►
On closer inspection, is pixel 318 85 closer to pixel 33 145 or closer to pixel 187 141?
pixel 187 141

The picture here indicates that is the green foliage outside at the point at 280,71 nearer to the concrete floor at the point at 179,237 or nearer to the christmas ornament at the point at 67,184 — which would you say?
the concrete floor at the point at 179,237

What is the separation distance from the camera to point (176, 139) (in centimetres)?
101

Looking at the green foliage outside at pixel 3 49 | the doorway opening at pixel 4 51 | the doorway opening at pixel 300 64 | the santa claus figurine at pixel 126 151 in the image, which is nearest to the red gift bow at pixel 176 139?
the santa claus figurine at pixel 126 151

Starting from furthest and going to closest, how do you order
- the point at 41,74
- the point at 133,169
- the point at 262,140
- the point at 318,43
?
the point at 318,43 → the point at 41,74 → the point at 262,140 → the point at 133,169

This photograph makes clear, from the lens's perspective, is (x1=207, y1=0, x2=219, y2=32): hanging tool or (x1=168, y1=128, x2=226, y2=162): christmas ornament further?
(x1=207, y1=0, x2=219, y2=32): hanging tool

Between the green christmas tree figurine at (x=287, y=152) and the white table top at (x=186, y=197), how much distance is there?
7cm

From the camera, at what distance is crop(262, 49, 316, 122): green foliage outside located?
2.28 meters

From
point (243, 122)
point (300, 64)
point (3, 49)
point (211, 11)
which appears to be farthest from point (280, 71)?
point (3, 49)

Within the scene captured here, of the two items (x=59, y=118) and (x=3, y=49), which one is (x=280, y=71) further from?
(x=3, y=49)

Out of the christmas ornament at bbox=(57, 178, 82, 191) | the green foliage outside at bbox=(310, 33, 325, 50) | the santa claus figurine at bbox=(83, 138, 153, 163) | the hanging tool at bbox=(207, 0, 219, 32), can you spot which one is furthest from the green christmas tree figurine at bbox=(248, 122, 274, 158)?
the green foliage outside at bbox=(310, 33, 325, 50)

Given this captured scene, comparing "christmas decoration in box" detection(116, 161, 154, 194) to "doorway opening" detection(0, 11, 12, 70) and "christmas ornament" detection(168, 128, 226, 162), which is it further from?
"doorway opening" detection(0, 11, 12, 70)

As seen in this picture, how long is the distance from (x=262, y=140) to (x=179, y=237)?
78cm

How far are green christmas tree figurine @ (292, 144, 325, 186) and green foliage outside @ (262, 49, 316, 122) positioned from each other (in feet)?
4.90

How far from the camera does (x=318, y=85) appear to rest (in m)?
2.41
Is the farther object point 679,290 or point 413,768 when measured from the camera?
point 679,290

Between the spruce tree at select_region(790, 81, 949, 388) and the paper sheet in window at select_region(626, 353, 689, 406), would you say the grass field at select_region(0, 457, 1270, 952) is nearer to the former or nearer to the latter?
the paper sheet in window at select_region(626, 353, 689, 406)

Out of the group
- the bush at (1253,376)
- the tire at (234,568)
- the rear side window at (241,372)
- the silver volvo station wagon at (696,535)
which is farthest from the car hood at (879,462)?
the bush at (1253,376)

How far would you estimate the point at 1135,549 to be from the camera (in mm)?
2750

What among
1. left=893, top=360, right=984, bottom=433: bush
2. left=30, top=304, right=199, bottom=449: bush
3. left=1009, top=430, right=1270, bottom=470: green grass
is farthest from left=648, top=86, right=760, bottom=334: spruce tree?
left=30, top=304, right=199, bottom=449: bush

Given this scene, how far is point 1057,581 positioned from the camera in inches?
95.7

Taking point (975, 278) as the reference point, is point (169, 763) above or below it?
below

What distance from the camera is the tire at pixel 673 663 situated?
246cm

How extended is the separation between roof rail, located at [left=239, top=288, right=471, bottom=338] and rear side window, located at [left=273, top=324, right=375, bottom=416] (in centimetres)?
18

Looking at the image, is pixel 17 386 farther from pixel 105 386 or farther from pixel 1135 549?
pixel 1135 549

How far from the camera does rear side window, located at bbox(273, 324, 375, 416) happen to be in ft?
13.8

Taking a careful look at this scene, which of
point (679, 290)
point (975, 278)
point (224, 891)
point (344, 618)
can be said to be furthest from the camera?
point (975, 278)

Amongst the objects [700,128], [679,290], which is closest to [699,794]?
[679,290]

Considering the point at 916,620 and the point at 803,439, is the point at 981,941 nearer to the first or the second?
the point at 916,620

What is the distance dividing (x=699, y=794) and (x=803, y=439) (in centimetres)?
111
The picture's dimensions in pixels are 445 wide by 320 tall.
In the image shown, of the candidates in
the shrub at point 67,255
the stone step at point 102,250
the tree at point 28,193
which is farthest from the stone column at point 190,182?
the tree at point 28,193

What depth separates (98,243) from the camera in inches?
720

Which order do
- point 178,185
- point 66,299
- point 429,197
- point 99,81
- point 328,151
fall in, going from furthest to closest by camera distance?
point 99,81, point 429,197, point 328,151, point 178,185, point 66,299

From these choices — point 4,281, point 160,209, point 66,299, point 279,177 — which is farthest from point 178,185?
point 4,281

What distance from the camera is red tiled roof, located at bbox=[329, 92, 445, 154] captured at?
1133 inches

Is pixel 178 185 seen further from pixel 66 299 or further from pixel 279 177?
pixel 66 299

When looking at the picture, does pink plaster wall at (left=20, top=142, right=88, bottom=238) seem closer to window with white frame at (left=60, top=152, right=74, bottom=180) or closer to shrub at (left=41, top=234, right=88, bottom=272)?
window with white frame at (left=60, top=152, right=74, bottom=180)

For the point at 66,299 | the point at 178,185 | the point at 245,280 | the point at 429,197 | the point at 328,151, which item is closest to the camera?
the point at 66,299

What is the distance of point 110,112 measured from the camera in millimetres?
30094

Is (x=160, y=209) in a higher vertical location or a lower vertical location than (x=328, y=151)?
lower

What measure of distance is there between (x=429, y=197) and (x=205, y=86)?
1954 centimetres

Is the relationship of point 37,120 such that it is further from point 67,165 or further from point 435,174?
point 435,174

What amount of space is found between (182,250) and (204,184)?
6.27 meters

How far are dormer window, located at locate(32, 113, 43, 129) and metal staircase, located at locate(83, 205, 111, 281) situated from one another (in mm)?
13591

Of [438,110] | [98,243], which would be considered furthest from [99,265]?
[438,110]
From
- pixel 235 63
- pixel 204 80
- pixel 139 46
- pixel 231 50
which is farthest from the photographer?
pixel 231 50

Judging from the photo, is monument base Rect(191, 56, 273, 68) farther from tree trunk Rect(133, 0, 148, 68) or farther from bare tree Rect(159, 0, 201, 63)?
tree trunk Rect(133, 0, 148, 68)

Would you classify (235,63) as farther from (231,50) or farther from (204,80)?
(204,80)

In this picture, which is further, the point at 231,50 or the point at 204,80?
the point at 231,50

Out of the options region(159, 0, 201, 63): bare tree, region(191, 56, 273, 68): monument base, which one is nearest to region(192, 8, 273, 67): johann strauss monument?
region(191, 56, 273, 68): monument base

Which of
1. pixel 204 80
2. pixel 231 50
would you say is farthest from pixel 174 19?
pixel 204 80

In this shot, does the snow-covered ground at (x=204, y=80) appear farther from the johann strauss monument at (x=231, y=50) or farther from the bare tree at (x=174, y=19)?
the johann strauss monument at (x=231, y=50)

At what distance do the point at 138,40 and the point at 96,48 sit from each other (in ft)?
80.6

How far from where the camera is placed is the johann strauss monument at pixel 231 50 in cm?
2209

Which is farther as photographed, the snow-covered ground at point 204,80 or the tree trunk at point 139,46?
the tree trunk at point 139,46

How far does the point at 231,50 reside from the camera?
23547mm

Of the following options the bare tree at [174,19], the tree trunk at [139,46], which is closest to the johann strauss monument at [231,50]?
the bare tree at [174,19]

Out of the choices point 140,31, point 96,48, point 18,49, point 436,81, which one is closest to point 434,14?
◄
Zu bearbeiten: Gib die Zeilen vom Beginn der Auflistung bis einschließlich der Zeile mit „the point at 318,43 →“ unverändert aus.

Schriftliche Antwort:
On closer inspection, is pixel 318 85 closer to pixel 33 145 or closer to pixel 187 141?
pixel 187 141

The picture here indicates that is the green foliage outside at the point at 280,71 nearer to the concrete floor at the point at 179,237 or nearer to the christmas ornament at the point at 67,184 — which would you say?
the concrete floor at the point at 179,237

What is the separation distance from the camera to point (176, 139) (in centimetres)?
101

Looking at the green foliage outside at pixel 3 49 | the doorway opening at pixel 4 51 | the doorway opening at pixel 300 64 | the santa claus figurine at pixel 126 151 in the image, which is nearest to the red gift bow at pixel 176 139?
the santa claus figurine at pixel 126 151

Starting from furthest and going to closest, how do you order
- the point at 41,74
- the point at 133,169
- the point at 262,140
- the point at 318,43
?
the point at 318,43 → the point at 41,74 → the point at 262,140 → the point at 133,169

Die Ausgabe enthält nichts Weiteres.